There’s been a lot of finger pointing within the global finance industry recently, as banks, governments and the industry’s primary service provider for moving money between financial institutions try to address how three separate banks fell victim to cyberattacks, resulting in the theft of nearly $100 million over the past year. As these entities battle it out in the media, in boardrooms and in court, cyber thieves are becoming more sophisticated and threatening our entire global financial system.
Three Similar Cases
The largest and best-known of these cyberattacks was disclosed in February, when the Central Bank of Bangladesh reported an $81-million heist after discovering the unauthorized transfer of money between the Federal Reserve Bank of New York and accounts in the Philippines, as reported by Fortune in March. Yet, just last week, CNBC and other media outlets reported that Vietnam’s Tien Phong Bank thwarted a similar heist, just as The Wall Street Journal revealed a lawsuit that Ecuador’s Banco del Austro filed in New York federal court this year against Wells Fargo & Co. The suit accuses the San Francisco-based bank of failure to notice a dozen suspicious transfers of about $12 million to banks in Hong Kong over a 10-day period in January 2015.
According to The New York Times, in the most recent attacks in Vietnam, hackers successfully gained access to the banks’ messaging and transfer system, implemented by the Society for Worldwide Interbank Financial Telecommunication, or SWIFT, using valid credentials, possibly obtained from known insiders or from other breaches of the banks’ systems.

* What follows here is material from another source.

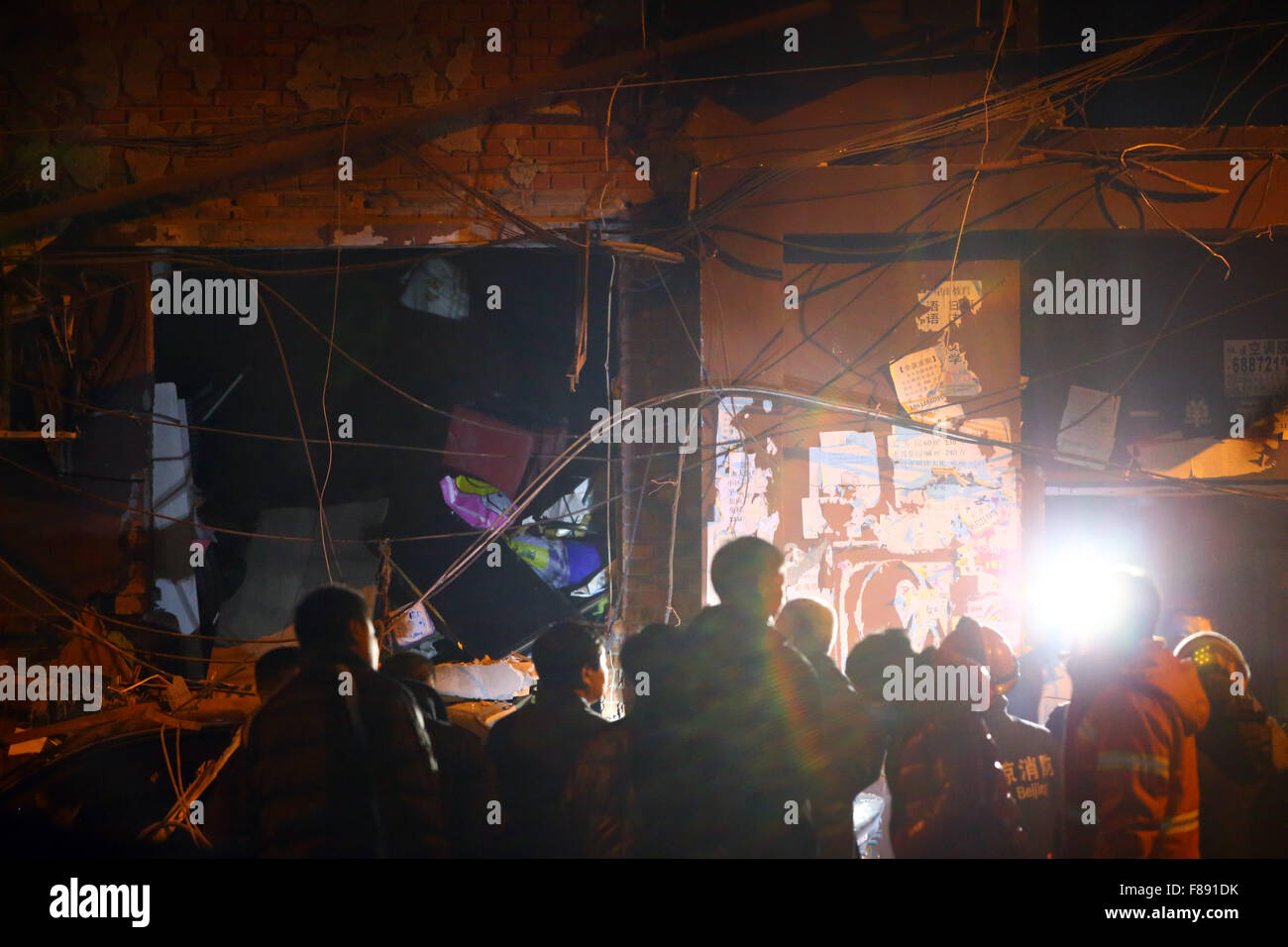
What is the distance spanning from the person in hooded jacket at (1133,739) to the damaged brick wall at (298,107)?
370 centimetres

The thieves then covered up their actions by installing computer malware to erase traces of the fraudulent transfers.
While SWIFT, the backbone of global financial transactions, acknowledged the attempted attack, it quickly pointed out that its core messaging system had not been breached and reiterated that each bank is responsible for maintaining a secure connection to the SWIFT network. At the same time, SWIFT noted that these attacks exhibited a “deep and sophisticated knowledge of specific operational controls” at targeted banks and may have been aided by “malicious insiders or cyberattacks, or a combination of both.”
‘A Very Serious Concern’
These attacks on commercial banks are eye-opening and represent a very serious concern. Not only are we seeing an increase in hackers regularly using CEO email scams on small- to medium-sized companies, but also these attacks are growing larger and more sophisticated, employing criminal networks that are now focusing on our global financial system.

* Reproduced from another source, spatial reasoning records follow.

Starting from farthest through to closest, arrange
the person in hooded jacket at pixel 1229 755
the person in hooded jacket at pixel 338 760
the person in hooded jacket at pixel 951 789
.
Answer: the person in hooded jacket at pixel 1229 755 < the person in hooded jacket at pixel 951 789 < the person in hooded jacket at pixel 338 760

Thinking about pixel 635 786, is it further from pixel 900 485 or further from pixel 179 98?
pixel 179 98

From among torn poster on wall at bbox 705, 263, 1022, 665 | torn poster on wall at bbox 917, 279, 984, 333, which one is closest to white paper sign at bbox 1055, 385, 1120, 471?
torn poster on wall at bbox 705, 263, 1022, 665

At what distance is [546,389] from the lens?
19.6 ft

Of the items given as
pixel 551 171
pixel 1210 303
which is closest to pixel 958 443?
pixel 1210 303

Fortunately, the attack in Vietnam was apparently recognized quickly enough to prevent a huge loss. Nevertheless, it sends a clear warning that these malicious cyberattacks, described by SWIFT as a “highly adaptive campaign targeting banks,” will continue, and the next financial institution to be attacked may not be so lucky.
According to Reuters, SWIFT is not regulated. Led by the National Bank of Belgium and overseen by a group of 10 central banks from developed nations, the network says it requires its members to notify it of problems that can affect the "confidentiality, integrity, or availability of SWIFT service.” However, former SWIFT employees and cybersecurity experts told Reuters that SWIFT has no specific requirements for member banks to report hacking thefts. So, when banks experience a theft and choose not to report it out of fear of exposing vulnerabilities, there’s no real recourse – a fact that is likely to change in light of these thefts.
Regardless of who is to blame, these recent attacks, and others undisclosed or yet to be disclosed, should be a wake-up call to financial institutions and the global financial industry to make cybersecurity a top international priority. By working together to ensure the use of the best deterrence systems available, regular disclosure of attacks and the sharing of information to prevent such attacks, global financial institutions will be better prepared to fight the common enemy – cyberthieves – and prevent the potentially disastrous results of larger, more sophisticated and successful cyberattacks.